In rural parts of the United States, if there's no car in the driveway, nobody's home. I knew that's what the boy assumed: No car in the driveway, nobody home. He tried the door and found it unlocked. With no close neighbors to observe him, he felt safe, so he opened the door and walked in. But Laura and I didn't own a car to park in the driveway, and we were home.

The dog we had then, King Edward, thought he was a differently formed human, with all the rights of humans. Sometimes he slipped away from the house - and our control - and explored. He had slipped away and wasn't watching that day, a job he had never agreed to do anyway, so he didn't warn us about our unexpected company.

Laura and I heard something from the kitchen. We looked at each other with questions in our eyes. The boy, 9 or 10, towheaded, thin, walked out of the kitchen, through the living room, and into the small room near the south windows where Laura and I sat, reading, and then waiting to see who walked toward us. When he saw us, he was so startled and so scared, I was surprised he didn't faint. I thought he might fall down. He backed into the doorjamb.

He said, "What did ... I didn't.... Oh."

I said, "What are you looking for?"

He said, "I was ... I didn't ... I came in to see what time it is. Can you tell me what time it is?"

I said, "It's 9:30. Do you always go into other people's houses without knocking?"

"I didn't think there was anybody home. I have to know what time it is, because..., I have to go home. It's past time. I got to go."

He started retracing his steps, very tentatively. I think he thought I was going to jump up and grab him and stop him from leaving, but I just sat and watched him, then listened as he walked back through the kitchen, out of the house, and shut the door behind him.

I didn't try to stop him, because I was concerned that if I added to the fear that showed in his movements and on his face, he might collapse.

Laura and I talked about our visitor.

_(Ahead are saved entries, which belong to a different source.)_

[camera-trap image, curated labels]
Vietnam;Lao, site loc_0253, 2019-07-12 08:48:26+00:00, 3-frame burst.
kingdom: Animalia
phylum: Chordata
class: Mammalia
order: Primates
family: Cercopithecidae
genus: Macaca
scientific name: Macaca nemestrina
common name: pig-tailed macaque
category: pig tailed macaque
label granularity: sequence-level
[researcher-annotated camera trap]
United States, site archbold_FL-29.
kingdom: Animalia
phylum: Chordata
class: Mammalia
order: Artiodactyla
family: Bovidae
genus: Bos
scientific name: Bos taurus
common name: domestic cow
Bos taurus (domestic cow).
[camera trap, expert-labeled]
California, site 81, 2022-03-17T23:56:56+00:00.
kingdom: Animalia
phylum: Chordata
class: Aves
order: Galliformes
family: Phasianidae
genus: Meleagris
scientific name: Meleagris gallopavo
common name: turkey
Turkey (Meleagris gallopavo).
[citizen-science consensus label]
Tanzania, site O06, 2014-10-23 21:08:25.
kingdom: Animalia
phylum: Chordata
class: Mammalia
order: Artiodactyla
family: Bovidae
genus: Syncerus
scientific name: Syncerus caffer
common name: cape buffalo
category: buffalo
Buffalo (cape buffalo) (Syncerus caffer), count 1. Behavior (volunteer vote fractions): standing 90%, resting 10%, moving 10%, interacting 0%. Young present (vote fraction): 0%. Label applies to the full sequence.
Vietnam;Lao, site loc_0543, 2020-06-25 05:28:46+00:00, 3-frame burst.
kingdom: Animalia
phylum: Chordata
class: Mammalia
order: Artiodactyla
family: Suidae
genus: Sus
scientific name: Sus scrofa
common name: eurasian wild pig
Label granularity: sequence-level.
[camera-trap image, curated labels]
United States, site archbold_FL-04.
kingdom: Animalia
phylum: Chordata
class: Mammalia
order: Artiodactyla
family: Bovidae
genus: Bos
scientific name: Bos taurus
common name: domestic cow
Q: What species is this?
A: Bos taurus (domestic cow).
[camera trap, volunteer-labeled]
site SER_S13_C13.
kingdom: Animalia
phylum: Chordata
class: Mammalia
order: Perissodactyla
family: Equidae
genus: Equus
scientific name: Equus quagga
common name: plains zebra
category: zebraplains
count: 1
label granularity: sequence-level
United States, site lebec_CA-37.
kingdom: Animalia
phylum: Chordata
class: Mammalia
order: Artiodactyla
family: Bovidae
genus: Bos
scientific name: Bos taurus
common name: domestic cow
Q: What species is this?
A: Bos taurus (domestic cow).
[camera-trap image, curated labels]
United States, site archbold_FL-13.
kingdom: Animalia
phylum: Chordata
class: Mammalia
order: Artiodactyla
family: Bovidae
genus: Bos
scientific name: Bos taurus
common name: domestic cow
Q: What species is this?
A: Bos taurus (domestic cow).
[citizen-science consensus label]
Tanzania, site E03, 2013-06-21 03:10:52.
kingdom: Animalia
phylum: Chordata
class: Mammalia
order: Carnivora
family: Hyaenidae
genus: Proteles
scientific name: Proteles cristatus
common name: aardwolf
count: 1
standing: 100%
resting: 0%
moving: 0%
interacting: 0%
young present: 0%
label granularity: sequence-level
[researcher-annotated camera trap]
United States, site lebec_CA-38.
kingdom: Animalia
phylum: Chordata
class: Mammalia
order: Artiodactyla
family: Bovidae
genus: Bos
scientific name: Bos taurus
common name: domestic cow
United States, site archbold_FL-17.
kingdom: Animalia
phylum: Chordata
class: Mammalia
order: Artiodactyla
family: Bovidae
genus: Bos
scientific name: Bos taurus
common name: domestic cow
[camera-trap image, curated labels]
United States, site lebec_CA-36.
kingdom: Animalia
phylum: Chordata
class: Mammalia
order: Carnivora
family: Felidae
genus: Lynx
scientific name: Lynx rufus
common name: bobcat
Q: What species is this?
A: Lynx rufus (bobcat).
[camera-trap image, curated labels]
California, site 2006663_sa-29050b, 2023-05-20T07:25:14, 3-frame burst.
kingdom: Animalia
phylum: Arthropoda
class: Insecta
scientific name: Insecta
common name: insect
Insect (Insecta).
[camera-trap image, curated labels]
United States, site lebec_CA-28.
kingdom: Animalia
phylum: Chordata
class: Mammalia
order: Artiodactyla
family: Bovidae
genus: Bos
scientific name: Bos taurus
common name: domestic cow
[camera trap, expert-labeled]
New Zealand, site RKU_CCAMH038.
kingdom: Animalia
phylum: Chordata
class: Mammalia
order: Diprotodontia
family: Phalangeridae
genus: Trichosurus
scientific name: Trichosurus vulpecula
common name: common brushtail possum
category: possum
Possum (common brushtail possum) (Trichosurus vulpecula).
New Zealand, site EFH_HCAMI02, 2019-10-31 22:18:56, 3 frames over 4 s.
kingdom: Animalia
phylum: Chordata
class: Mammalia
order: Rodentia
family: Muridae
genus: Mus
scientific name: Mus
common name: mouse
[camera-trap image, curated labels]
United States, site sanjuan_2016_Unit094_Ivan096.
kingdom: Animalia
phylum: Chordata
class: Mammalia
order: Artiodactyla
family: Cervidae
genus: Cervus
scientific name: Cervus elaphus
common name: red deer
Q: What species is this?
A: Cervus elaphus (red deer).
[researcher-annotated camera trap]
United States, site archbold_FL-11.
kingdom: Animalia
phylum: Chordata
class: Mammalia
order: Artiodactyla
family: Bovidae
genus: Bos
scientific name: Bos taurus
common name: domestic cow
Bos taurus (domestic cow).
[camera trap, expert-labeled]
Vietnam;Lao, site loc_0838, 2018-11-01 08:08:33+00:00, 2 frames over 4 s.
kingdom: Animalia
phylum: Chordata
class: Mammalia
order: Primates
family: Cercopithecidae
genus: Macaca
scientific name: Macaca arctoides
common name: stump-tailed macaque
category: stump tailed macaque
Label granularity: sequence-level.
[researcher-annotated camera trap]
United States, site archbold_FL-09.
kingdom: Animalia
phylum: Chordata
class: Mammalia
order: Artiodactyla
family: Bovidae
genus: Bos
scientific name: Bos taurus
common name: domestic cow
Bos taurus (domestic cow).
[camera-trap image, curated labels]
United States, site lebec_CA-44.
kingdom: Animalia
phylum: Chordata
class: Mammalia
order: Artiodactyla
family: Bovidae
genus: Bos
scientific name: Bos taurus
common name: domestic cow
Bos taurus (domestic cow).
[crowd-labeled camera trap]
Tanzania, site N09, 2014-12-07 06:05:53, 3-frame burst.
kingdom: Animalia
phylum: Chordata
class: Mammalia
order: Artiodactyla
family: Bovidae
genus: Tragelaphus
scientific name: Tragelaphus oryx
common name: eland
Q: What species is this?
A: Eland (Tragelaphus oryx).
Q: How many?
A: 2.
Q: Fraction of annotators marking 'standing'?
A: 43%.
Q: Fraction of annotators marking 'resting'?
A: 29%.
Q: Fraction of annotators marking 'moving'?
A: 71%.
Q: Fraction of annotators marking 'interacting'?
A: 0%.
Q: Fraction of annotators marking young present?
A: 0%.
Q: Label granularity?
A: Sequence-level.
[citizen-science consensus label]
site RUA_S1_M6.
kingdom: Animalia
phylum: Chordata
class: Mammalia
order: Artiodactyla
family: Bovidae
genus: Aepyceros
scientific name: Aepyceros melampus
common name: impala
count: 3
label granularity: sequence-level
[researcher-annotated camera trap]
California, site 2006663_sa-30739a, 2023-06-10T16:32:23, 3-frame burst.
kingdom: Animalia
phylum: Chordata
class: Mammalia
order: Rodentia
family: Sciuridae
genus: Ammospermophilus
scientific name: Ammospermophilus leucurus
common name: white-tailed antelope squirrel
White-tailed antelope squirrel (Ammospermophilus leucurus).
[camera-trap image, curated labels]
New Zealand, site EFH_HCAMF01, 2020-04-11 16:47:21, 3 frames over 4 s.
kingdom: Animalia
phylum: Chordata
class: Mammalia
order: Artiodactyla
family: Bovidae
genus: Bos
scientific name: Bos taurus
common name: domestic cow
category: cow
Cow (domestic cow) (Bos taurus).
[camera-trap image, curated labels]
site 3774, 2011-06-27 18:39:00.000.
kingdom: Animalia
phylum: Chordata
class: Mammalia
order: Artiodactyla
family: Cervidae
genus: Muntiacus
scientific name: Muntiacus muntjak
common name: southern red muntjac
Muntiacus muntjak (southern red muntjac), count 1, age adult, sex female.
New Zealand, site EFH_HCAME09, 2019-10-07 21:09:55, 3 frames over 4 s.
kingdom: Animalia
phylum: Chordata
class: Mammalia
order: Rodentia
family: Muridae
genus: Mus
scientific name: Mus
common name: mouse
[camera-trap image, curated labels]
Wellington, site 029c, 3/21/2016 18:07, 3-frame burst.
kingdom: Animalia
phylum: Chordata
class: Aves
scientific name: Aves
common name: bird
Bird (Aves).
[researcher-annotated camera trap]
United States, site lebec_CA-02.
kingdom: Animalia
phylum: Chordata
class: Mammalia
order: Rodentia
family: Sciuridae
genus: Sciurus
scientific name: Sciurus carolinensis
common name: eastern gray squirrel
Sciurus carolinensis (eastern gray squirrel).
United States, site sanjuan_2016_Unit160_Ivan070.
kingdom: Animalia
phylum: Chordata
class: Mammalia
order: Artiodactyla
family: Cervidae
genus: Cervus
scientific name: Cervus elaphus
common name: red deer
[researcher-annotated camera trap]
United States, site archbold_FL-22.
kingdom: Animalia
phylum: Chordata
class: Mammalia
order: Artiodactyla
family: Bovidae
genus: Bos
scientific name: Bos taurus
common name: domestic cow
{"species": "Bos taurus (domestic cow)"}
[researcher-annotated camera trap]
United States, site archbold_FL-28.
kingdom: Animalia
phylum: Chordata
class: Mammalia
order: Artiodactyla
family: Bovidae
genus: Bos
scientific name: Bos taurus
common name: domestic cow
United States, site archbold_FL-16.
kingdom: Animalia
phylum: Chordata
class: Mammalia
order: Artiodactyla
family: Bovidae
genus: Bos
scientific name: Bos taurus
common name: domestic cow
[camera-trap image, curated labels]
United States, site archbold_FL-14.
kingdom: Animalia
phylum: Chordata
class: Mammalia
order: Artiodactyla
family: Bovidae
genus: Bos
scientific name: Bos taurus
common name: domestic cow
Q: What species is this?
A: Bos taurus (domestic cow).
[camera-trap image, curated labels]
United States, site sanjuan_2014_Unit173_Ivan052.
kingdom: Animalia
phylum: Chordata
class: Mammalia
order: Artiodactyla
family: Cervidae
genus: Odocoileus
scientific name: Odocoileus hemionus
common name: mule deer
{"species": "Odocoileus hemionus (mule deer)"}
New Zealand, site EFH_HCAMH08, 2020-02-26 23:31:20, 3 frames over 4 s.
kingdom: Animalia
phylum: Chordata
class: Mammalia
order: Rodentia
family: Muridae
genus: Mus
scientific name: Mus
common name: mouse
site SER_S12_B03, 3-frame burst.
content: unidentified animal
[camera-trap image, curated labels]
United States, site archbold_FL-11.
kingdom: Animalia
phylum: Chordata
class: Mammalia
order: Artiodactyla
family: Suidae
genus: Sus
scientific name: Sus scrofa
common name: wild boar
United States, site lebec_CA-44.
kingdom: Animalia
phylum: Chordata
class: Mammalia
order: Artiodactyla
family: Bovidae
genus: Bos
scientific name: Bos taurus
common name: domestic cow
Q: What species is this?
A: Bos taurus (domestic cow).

She said, "There isn't much here he could take, if he was looking for something to steal." Then she said, "I did leave a dollar on the kitchen counter."

She got up and walked into the kitchen. I followed her.

"It's gone. Jon, that was our last dollar."

I said, "It isn't the money so much. Can't buy much with a dollar."

Laura said, "I feel like we've been invaded. Do we have to lock our doors, even when we're home? Now what do we do?"

"About the boy? Nothing. He must live on one of these farms close around here, but I'm not going to try to find him. I don't think I've ever seen anybody that scared. Maybe fear and the realization of what could have happened will make him think and help straighten him out.

"I had to explore for a while when I was a kid," I continued, "to figure out what was right and wrong. Instructions from the adults around me were so messed up, so often inconsistent with what they actually lived, and the world seemed like a confusing place. But I learned before I got into any serious trouble. I think that boy might have learned something today."

I didn't like to leave King Edward on his chain, because the spirit went out of him when he was chained up. Most of the time, he honored our agreement and stayed close, but sometimes he took off. An unsupervised dog can get into trouble fast, and Edward came close to losing his life because of being out without supervision.

One morning, weeks after the boy took our dollar, a car pulled into our driveway, and a woman got out when I walked out to see who had come to visit.

She said, "I was about to shoot your dog, but my son asked me not to kill him. He said he knew where the dog lived and he knew you, so we brought your dog home."

The back door of the car swung open, and a young, towheaded boy stepped out of the car and brought our proud, shiny black Norwegian elkhound across with him. The boy turned toward me, and I recognized him as the one who had come uninvited into our house one morning a few months before.

He said, "Your dog didn't hurt any of our rabbits yet. Maybe he wouldn't. Maybe he was just on his way through. But the thing about rabbits, they can die just from fear, and sometimes mamma rabbits abandon their babies if they get scared. My Mom woulda been within her rights to shoot this dog, but I've seen this dog here, so I knew he was yours. I said, 'Wait, give me a chance to take him back,' so we brought him home."

He let go of Edward's collar, and Edward came over and greeted me.

I stepped forward and extended my hand, and the boy and I shook hands. I said, "Thank you."

I never did learn his name, and he didn't know mine, but we both understood that any debts between us were canceled. Any transgressions were forgiven, in both directions. Each of us learned something important from the other about living in the world.

We were both proud of our friendship as he looked through the back window of his family's car driving down the road away from me. He waved, and I waved back.